Our series reveal three major patterns which are all illustrated in Figure 2. First, skill-premiums in both Africa and Asia were much higher than in the West for most of the twentieth century. Second, despite some significant internal variation, skill premiums in Africa were on average much higher than in Asia around 1900. Third, skill premiums in both Africa and Asia fell dramatically in the course of the twentieth century, ultimately converging with levels that had long been observed in Western countries.
These insights raise two major questions about the race between education and technology in Africa and Asia. First, why were skill-premiums so much higher in Africa at the start of the twentieth century (and possibly also in the centuries before)? Second, what drove the dramatic and universal fall in skill-premiums?
While detailed answers to these questions require a more extensive research programme, we offer some initial hypotheses in our paper. As for the Africa-Asia gap, it is unlikely that higher African skill-premiums can be explained by larger demand shocks caused by imported technologies. While African economies were clearly in flux, there is no evidence that they grew faster than Asian economies in the period 1870-1940. It is therefore more plausible that there were differences between Africa and Asia on the supply side: in the adaptation of schooling systems to changes in technology regimes under colonial rule. To think about this question more systematically, we designed a framework (Figure 3) that presents a spectrum of apprenticeship institutions defined by access and formalized standards of teaching. One of the hypotheses we develop is that greater reliance on lineage-based systems of intergenerational skill transfer and the more intensive use of slavery may have lowered opportunities for the diffusion of formal vocational education in large parts of Africa.
The answer to the second question—the universal free-fall in skill premiums—seems more straightforward, at least at first sight. Clearly the long-term demand for skilled labour was on the rise across broad segments of the economy. Construction workers and engineers were needed for infrastructural projects, clerks were demanded for expanding colonial state bureaucracies, companies, trade houses and so on. The dramatic fall in skill premiums must therefore be largely caused by expanding supplies of skilled workers, a long-term effect of expanding mass education. Nevertheless, other factors, such as changes in the colonial governance of labour markets, played a role as well. The coercion of workers in African as well as Asian colonies declined over time, and may have underpinned rising wages for unskilled workers. In addition, the free or forced immigration of skilled workers to areas of high demand may also have put downward pressure on skill premiums.
In sum, our article is the first to reveal major long-run patterns in wage premiums for a large number of African and Asian countries. Our findings raise a number of questions, for which we provide provisional answers. A more thorough understanding of the dynamics of the race between education and technology, requires a larger research agenda than our paper can cover.
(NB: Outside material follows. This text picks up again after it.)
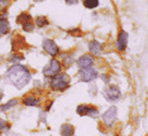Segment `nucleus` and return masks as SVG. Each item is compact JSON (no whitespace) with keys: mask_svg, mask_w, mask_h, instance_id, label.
<instances>
[{"mask_svg":"<svg viewBox=\"0 0 148 136\" xmlns=\"http://www.w3.org/2000/svg\"><path fill=\"white\" fill-rule=\"evenodd\" d=\"M42 48L45 49V52L47 54H49L51 56H56L59 53H60V49L58 47V45L51 40V39H45L42 41Z\"/></svg>","mask_w":148,"mask_h":136,"instance_id":"39448f33","label":"nucleus"},{"mask_svg":"<svg viewBox=\"0 0 148 136\" xmlns=\"http://www.w3.org/2000/svg\"><path fill=\"white\" fill-rule=\"evenodd\" d=\"M93 57L90 56V55H83L82 57H79V60L77 61L78 65L80 69H86V68H91L93 65Z\"/></svg>","mask_w":148,"mask_h":136,"instance_id":"9d476101","label":"nucleus"},{"mask_svg":"<svg viewBox=\"0 0 148 136\" xmlns=\"http://www.w3.org/2000/svg\"><path fill=\"white\" fill-rule=\"evenodd\" d=\"M77 113L79 116H88V117H93L97 118L99 112L94 106H90V105H85V104H80L77 107Z\"/></svg>","mask_w":148,"mask_h":136,"instance_id":"20e7f679","label":"nucleus"},{"mask_svg":"<svg viewBox=\"0 0 148 136\" xmlns=\"http://www.w3.org/2000/svg\"><path fill=\"white\" fill-rule=\"evenodd\" d=\"M22 102L24 105H28V106H36L39 104V100L36 97H32V96H24Z\"/></svg>","mask_w":148,"mask_h":136,"instance_id":"4468645a","label":"nucleus"},{"mask_svg":"<svg viewBox=\"0 0 148 136\" xmlns=\"http://www.w3.org/2000/svg\"><path fill=\"white\" fill-rule=\"evenodd\" d=\"M116 116H117V109H116L115 106H110V107L103 113V116H102V120H103L105 125L108 126V127L111 126V125L114 124L115 119H116Z\"/></svg>","mask_w":148,"mask_h":136,"instance_id":"0eeeda50","label":"nucleus"},{"mask_svg":"<svg viewBox=\"0 0 148 136\" xmlns=\"http://www.w3.org/2000/svg\"><path fill=\"white\" fill-rule=\"evenodd\" d=\"M66 2H67L68 5H76L78 1H77V0H66Z\"/></svg>","mask_w":148,"mask_h":136,"instance_id":"4be33fe9","label":"nucleus"},{"mask_svg":"<svg viewBox=\"0 0 148 136\" xmlns=\"http://www.w3.org/2000/svg\"><path fill=\"white\" fill-rule=\"evenodd\" d=\"M0 99H1V90H0Z\"/></svg>","mask_w":148,"mask_h":136,"instance_id":"393cba45","label":"nucleus"},{"mask_svg":"<svg viewBox=\"0 0 148 136\" xmlns=\"http://www.w3.org/2000/svg\"><path fill=\"white\" fill-rule=\"evenodd\" d=\"M63 60H64V61H63V63H64V65H66V67L70 65V64H71V62H73V58H71L70 56H64V57H63Z\"/></svg>","mask_w":148,"mask_h":136,"instance_id":"aec40b11","label":"nucleus"},{"mask_svg":"<svg viewBox=\"0 0 148 136\" xmlns=\"http://www.w3.org/2000/svg\"><path fill=\"white\" fill-rule=\"evenodd\" d=\"M84 6L88 9H94L99 6V0H84L83 1Z\"/></svg>","mask_w":148,"mask_h":136,"instance_id":"2eb2a0df","label":"nucleus"},{"mask_svg":"<svg viewBox=\"0 0 148 136\" xmlns=\"http://www.w3.org/2000/svg\"><path fill=\"white\" fill-rule=\"evenodd\" d=\"M101 78L103 79V81H105L106 84H107V82H109V79H108L109 77H108V75H106V74H103V75H101Z\"/></svg>","mask_w":148,"mask_h":136,"instance_id":"5701e85b","label":"nucleus"},{"mask_svg":"<svg viewBox=\"0 0 148 136\" xmlns=\"http://www.w3.org/2000/svg\"><path fill=\"white\" fill-rule=\"evenodd\" d=\"M88 50L92 55H95V56H99L102 52V47H101V44L97 40H92L88 42Z\"/></svg>","mask_w":148,"mask_h":136,"instance_id":"9b49d317","label":"nucleus"},{"mask_svg":"<svg viewBox=\"0 0 148 136\" xmlns=\"http://www.w3.org/2000/svg\"><path fill=\"white\" fill-rule=\"evenodd\" d=\"M79 75H80V80L83 82H88V81H92V80H94L97 78L98 72L94 69L86 68V69H82V71L79 72Z\"/></svg>","mask_w":148,"mask_h":136,"instance_id":"423d86ee","label":"nucleus"},{"mask_svg":"<svg viewBox=\"0 0 148 136\" xmlns=\"http://www.w3.org/2000/svg\"><path fill=\"white\" fill-rule=\"evenodd\" d=\"M23 25V30L25 31V32H31L34 29H35V25L29 21V22H25V23H23L22 24Z\"/></svg>","mask_w":148,"mask_h":136,"instance_id":"6ab92c4d","label":"nucleus"},{"mask_svg":"<svg viewBox=\"0 0 148 136\" xmlns=\"http://www.w3.org/2000/svg\"><path fill=\"white\" fill-rule=\"evenodd\" d=\"M103 93H105L106 99L108 101H111V102L117 101L121 97V90H119V88L117 86H110V87L106 88Z\"/></svg>","mask_w":148,"mask_h":136,"instance_id":"6e6552de","label":"nucleus"},{"mask_svg":"<svg viewBox=\"0 0 148 136\" xmlns=\"http://www.w3.org/2000/svg\"><path fill=\"white\" fill-rule=\"evenodd\" d=\"M16 104H17V100H10L8 103H6V104H3V105L0 106V111H6V110L15 106Z\"/></svg>","mask_w":148,"mask_h":136,"instance_id":"a211bd4d","label":"nucleus"},{"mask_svg":"<svg viewBox=\"0 0 148 136\" xmlns=\"http://www.w3.org/2000/svg\"><path fill=\"white\" fill-rule=\"evenodd\" d=\"M60 71H61L60 62L56 61L55 58H53V60L49 62V64L45 68V70H44V74H45L46 77H54V75L59 74Z\"/></svg>","mask_w":148,"mask_h":136,"instance_id":"7ed1b4c3","label":"nucleus"},{"mask_svg":"<svg viewBox=\"0 0 148 136\" xmlns=\"http://www.w3.org/2000/svg\"><path fill=\"white\" fill-rule=\"evenodd\" d=\"M36 24H37L39 28H44L46 25H48V21L45 16H38L36 18Z\"/></svg>","mask_w":148,"mask_h":136,"instance_id":"f3484780","label":"nucleus"},{"mask_svg":"<svg viewBox=\"0 0 148 136\" xmlns=\"http://www.w3.org/2000/svg\"><path fill=\"white\" fill-rule=\"evenodd\" d=\"M8 127H9V125H8L5 120L0 119V131H3L5 128H8Z\"/></svg>","mask_w":148,"mask_h":136,"instance_id":"412c9836","label":"nucleus"},{"mask_svg":"<svg viewBox=\"0 0 148 136\" xmlns=\"http://www.w3.org/2000/svg\"><path fill=\"white\" fill-rule=\"evenodd\" d=\"M69 82H70V79L66 73H59L52 78L51 88L53 90H64L68 88Z\"/></svg>","mask_w":148,"mask_h":136,"instance_id":"f03ea898","label":"nucleus"},{"mask_svg":"<svg viewBox=\"0 0 148 136\" xmlns=\"http://www.w3.org/2000/svg\"><path fill=\"white\" fill-rule=\"evenodd\" d=\"M9 31V23L6 17L0 18V34H6Z\"/></svg>","mask_w":148,"mask_h":136,"instance_id":"ddd939ff","label":"nucleus"},{"mask_svg":"<svg viewBox=\"0 0 148 136\" xmlns=\"http://www.w3.org/2000/svg\"><path fill=\"white\" fill-rule=\"evenodd\" d=\"M30 72L29 70L23 67V65H13L12 68H9V70L6 72V79L7 81L15 86L17 89L23 88L25 85H28V82L30 81Z\"/></svg>","mask_w":148,"mask_h":136,"instance_id":"f257e3e1","label":"nucleus"},{"mask_svg":"<svg viewBox=\"0 0 148 136\" xmlns=\"http://www.w3.org/2000/svg\"><path fill=\"white\" fill-rule=\"evenodd\" d=\"M34 1H36V2H40V1H44V0H34Z\"/></svg>","mask_w":148,"mask_h":136,"instance_id":"b1692460","label":"nucleus"},{"mask_svg":"<svg viewBox=\"0 0 148 136\" xmlns=\"http://www.w3.org/2000/svg\"><path fill=\"white\" fill-rule=\"evenodd\" d=\"M127 38H129V34L126 33L124 30H121L118 32V37H117V40H116V48L119 52H124L126 49Z\"/></svg>","mask_w":148,"mask_h":136,"instance_id":"1a4fd4ad","label":"nucleus"},{"mask_svg":"<svg viewBox=\"0 0 148 136\" xmlns=\"http://www.w3.org/2000/svg\"><path fill=\"white\" fill-rule=\"evenodd\" d=\"M16 21H17V23H20V24H23V23H25V22L31 21V15L28 14V13H23V14H21V15L16 18Z\"/></svg>","mask_w":148,"mask_h":136,"instance_id":"dca6fc26","label":"nucleus"},{"mask_svg":"<svg viewBox=\"0 0 148 136\" xmlns=\"http://www.w3.org/2000/svg\"><path fill=\"white\" fill-rule=\"evenodd\" d=\"M74 134V127L69 124H64L61 127V135L62 136H73Z\"/></svg>","mask_w":148,"mask_h":136,"instance_id":"f8f14e48","label":"nucleus"}]
</instances>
This research direction, however, not only holds great promises for our understanding of the human capital–growth nexus in non-Western economies, but can also shed light on some of the deeper roots of the ongoing South–South divergence that is rapidly transforming global economic relations.
References
Epstein, S. R., and Prak, M., Guilds, innovation, and the European economy, 1400-1800 (Cambridge, 2008).
Goldin, C., and Katz, L., The race between education and technology (Cambridge, MA, 2008).
Tinbergen, J., Income Distribution: Analysis and Policies (New York, 1975).